SET EXERCISE A: Duplicate everything in the Breaking Away review from "Dennis Christopher in" down to "filled with humanity.".
SET EXERCISE B: Write the next part of the Breaking Away review, picking up after its final sentence.

TEXT SECTION:
────────

Breaking Away

Dennis Christopher in Breaking Away

Peter Yates will forever remain best-known as the guy who directed Bullitt, and I suppose that's fair: Bullitt is a classic action film (or least a decent action film with a classic car chase), and much of the rest of Yates' filmography is pretty forgettable. Still, the director proved capable of churning out a winner every now and then. The Friends of Eddie Coyle is a fine crime movie featuring a terrific performance from Robert Mitchum, while The Dresser is an exceptional adaptation of Ronald Harwood's esteemed stage play. Still, the most pleasant surprise of Yates' career is almost certainly the 1979 Best Picture nominee Breaking Away, a heartwarming, tender coming-of-age flick filled with humanity.

The film centers on four 19-year-old guys – Dave (Dennis Christopher, Django Unchained), Mike (Dennis Quaid, Great Balls of Fire), Cyril (Daniel Stern, City Slickers) and Moocher (Jackie Earl Haley, Watchmen) - living in Bloomington, Indiana. It's a college town (the home of Indiana University), but the guys aren't students. They come from poor families and can't afford a university education, so instead they spend their days lazing around and half-heartedly searching for jobs (a search largely hindered by the fact that they want to work together). The students in the area jeeringly refer to the guys as “cutters,” in reference to the fact that most of the poor people in Bloomington end up working as stonecutters in the limestone industry.

────────

AVAILABLE DATA:
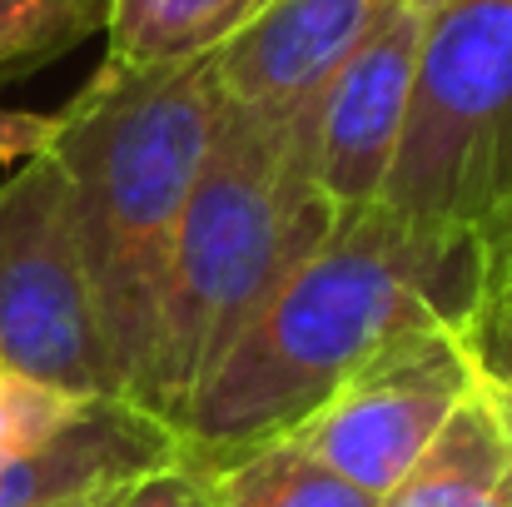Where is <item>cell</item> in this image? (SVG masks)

────────

FINAL ANSWER A:
Dennis Christopher in Breaking Away

Peter Yates will forever remain best-known as the guy who directed Bullitt, and I suppose that's fair: Bullitt is a classic action film (or least a decent action film with a classic car chase), and much of the rest of Yates' filmography is pretty forgettable. Still, the director proved capable of churning out a winner every now and then. The Friends of Eddie Coyle is a fine crime movie featuring a terrific performance from Robert Mitchum, while The Dresser is an exceptional adaptation of Ronald Harwood's esteemed stage play. Still, the most pleasant surprise of Yates' career is almost certainly the 1979 Best Picture nominee Breaking Away, a heartwarming, tender coming-of-age flick filled with humanity.

FINAL ANSWER B:
Though early scenes place a good deal of emphasis on all four of these characters, as the film progresses it becomes clear that Yates and screenwriter Steve Tesich (who also penned the big-screen adaptation of The World According to Garp) are most interested in Dave. After winning a Masi bicycle, Dave becomes obsessed with both cycling and Italian culture. He adopts a fake accent, begins learning the language, convinces his mother (Barbara Barrie, Barney Miller) to start cooking more Italian food (“He's obsessed with all those 'ini' foods – zucchini, linguini and fettuccine!”) and even re-names the family cat (“The cat's name is Jake, not Fellini!”). Dave's father (Paul Dooley, Insomnia) is exasperated by his son's behavior, but no amount of complaining can persuade Dave to give up the act (particularly once Dave realizes that his Italian accent makes him more appealing to a college girl he has a crush on).

Dave might have seemed like a cutesy contrivance in the hands of a different actor, but Christopher plays him with sweet sincerity. He rides down the street singing Italian ballads at the top of his lungs, and the effect is charming, not obnoxious. Despite his age, he's innocent enough not to fully recognize some of the harsher realities of the world he lives in. When Dave (inevitably) confronts some of those realities later in the film, Christopher makes us feel the depth of his disillusionment and heartache. Yates draws great power from the later scenes between Dave and his parents. “I didn't want you to be this miserable,” Dooley sighs, holding his tearful son close. Dooley and Barrie create a beautifully tender, lived-in relationship that always feels convincing, and the film regards them with deep affection.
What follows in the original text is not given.